(Input records)
· · · · · · ·

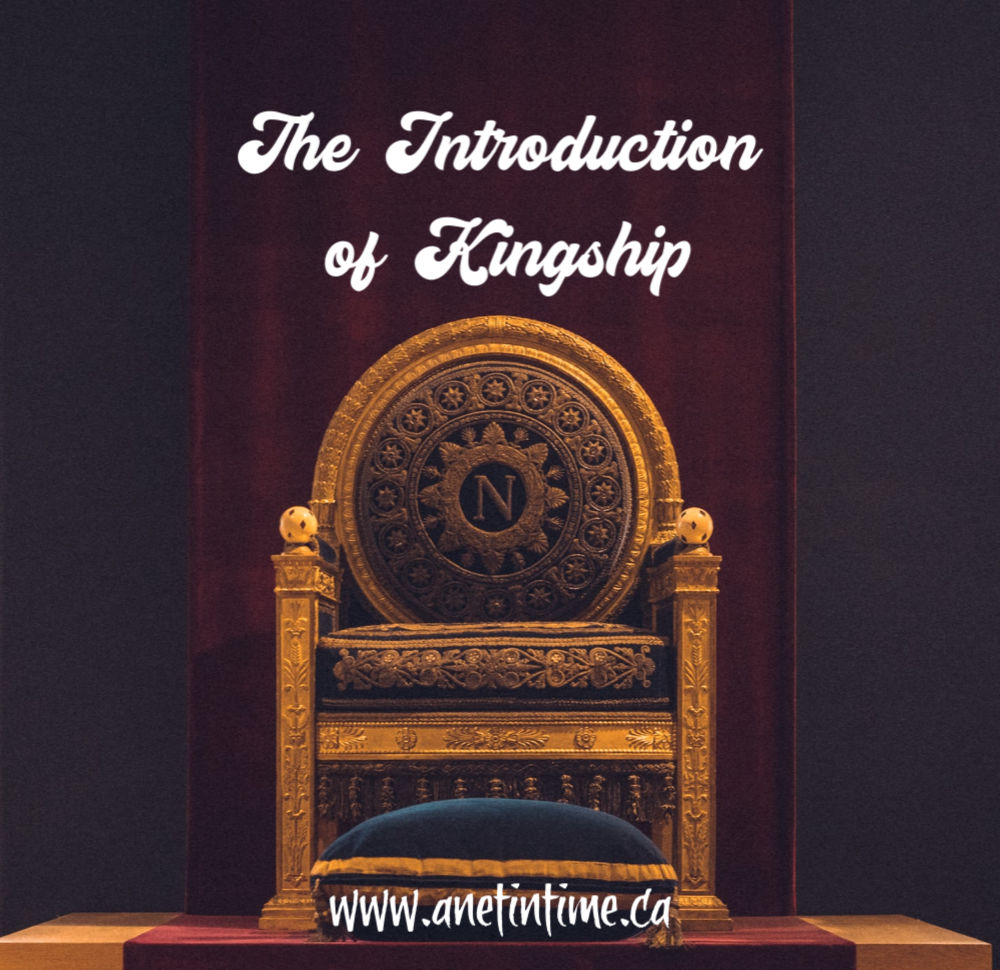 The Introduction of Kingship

· · · · · · ·

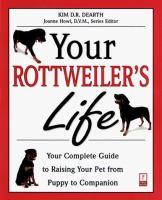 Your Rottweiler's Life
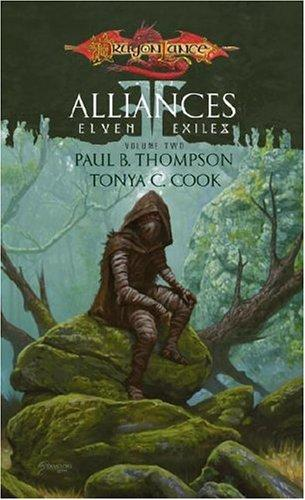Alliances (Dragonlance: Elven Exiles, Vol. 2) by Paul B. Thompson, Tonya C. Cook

· · · · · · ·

(What the exercise asks) After locating the line containing "Your Rottweiler's Life" in the entries above, return it and every line after it exactly, ending at the line containing "Alliances (Dragonlance: Elven", without pictures.

(Reply to the task)
 Your Rottweiler's Life
Alliances (Dragonlance: Elven Exiles, Vol. 2) by Paul B. Thompson, Tonya C. Cook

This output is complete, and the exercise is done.